(Excerpts from a spatial dataset)
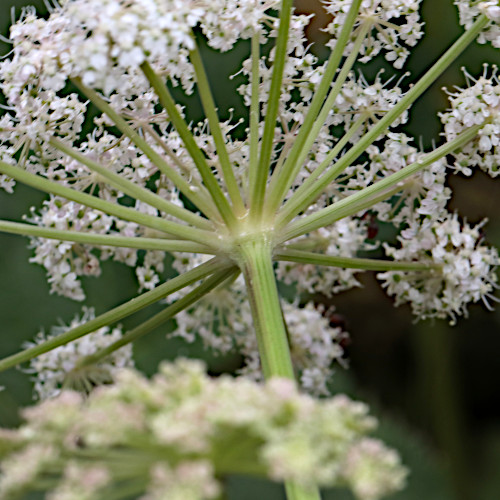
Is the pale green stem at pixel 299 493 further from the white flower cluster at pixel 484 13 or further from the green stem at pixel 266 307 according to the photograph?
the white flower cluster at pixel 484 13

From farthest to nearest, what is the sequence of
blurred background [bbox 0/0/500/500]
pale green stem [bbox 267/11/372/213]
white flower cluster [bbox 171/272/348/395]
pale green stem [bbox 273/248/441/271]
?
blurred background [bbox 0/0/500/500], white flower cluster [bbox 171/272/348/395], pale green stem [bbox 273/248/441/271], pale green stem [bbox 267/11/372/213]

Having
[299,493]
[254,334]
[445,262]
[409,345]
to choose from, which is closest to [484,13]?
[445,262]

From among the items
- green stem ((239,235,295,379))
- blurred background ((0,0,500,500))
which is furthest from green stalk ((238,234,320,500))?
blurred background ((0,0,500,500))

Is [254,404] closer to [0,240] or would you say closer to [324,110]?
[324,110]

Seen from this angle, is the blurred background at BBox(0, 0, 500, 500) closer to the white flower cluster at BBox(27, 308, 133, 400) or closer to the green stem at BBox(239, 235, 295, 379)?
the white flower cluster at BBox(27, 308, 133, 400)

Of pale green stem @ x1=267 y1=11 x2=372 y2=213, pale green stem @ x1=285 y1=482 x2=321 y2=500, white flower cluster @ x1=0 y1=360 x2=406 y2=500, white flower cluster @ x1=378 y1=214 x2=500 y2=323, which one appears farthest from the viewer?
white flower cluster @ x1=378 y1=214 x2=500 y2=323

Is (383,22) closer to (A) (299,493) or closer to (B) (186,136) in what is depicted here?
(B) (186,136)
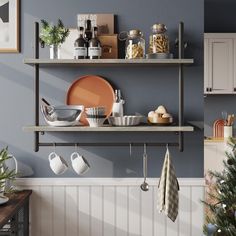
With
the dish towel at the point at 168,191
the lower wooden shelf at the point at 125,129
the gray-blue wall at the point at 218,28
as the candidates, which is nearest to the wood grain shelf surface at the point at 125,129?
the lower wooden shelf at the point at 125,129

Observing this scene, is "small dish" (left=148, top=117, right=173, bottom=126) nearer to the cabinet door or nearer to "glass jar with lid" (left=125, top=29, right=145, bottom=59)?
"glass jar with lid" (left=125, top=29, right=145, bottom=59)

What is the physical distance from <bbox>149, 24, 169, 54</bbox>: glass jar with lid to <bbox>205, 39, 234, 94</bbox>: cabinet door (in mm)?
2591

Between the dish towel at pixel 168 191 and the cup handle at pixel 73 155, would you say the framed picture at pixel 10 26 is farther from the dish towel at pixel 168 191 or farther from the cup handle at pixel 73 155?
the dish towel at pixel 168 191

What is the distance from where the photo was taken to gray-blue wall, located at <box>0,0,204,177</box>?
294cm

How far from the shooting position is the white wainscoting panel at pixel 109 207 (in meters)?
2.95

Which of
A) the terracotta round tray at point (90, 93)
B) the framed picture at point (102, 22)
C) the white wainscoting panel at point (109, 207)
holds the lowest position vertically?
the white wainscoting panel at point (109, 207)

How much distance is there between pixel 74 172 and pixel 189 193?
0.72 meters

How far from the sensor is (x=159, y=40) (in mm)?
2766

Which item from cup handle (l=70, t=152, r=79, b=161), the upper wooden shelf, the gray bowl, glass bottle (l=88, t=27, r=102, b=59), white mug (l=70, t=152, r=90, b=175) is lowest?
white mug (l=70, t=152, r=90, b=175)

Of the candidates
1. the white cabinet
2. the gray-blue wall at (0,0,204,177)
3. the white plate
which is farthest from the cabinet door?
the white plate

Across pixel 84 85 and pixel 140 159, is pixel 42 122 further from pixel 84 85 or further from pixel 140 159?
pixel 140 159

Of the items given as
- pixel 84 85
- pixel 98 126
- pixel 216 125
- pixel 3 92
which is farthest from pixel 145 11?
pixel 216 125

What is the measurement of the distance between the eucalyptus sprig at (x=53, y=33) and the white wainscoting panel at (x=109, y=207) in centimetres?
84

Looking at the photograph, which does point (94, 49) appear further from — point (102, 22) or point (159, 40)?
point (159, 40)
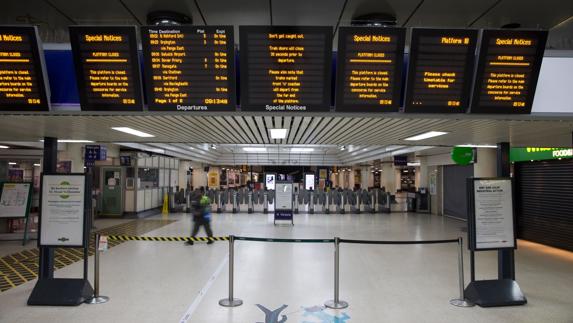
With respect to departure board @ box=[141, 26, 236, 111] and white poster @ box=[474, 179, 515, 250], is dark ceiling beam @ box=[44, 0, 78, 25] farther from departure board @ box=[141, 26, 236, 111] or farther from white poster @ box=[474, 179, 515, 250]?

---

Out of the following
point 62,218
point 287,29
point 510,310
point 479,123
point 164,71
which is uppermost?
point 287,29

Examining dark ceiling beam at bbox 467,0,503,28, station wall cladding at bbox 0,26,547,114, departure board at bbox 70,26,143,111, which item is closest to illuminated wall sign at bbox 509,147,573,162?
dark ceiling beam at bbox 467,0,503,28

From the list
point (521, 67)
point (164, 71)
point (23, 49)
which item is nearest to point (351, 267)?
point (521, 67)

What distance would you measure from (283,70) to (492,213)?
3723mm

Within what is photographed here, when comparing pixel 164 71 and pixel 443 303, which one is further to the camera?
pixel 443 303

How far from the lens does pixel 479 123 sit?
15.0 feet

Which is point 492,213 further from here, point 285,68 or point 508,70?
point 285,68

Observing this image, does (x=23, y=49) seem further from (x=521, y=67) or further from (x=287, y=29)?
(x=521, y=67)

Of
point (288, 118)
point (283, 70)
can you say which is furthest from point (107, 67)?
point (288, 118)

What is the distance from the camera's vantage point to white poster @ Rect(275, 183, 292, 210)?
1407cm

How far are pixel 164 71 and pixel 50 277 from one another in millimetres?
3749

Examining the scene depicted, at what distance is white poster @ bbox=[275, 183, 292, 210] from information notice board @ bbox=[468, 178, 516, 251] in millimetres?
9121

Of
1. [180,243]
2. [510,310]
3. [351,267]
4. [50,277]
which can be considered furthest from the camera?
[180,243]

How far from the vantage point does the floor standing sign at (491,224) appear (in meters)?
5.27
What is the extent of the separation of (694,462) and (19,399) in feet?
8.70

PROBLEM DESCRIPTION
Copy out the lines from the one containing "Is the pale" through the one containing "blurred background [bbox 0/0/500/500], white", inclusive, swapping "sequence" for "order" and changing nothing else.

RESULT OF THE TASK
Is the pale green stem at pixel 299 493 further from the white flower cluster at pixel 484 13 or further from the green stem at pixel 266 307 according to the photograph?
the white flower cluster at pixel 484 13

From farthest to nearest, what is the order of
blurred background [bbox 0/0/500/500]
pale green stem [bbox 267/11/372/213]
white flower cluster [bbox 171/272/348/395]
pale green stem [bbox 273/248/441/271]
?
blurred background [bbox 0/0/500/500], white flower cluster [bbox 171/272/348/395], pale green stem [bbox 273/248/441/271], pale green stem [bbox 267/11/372/213]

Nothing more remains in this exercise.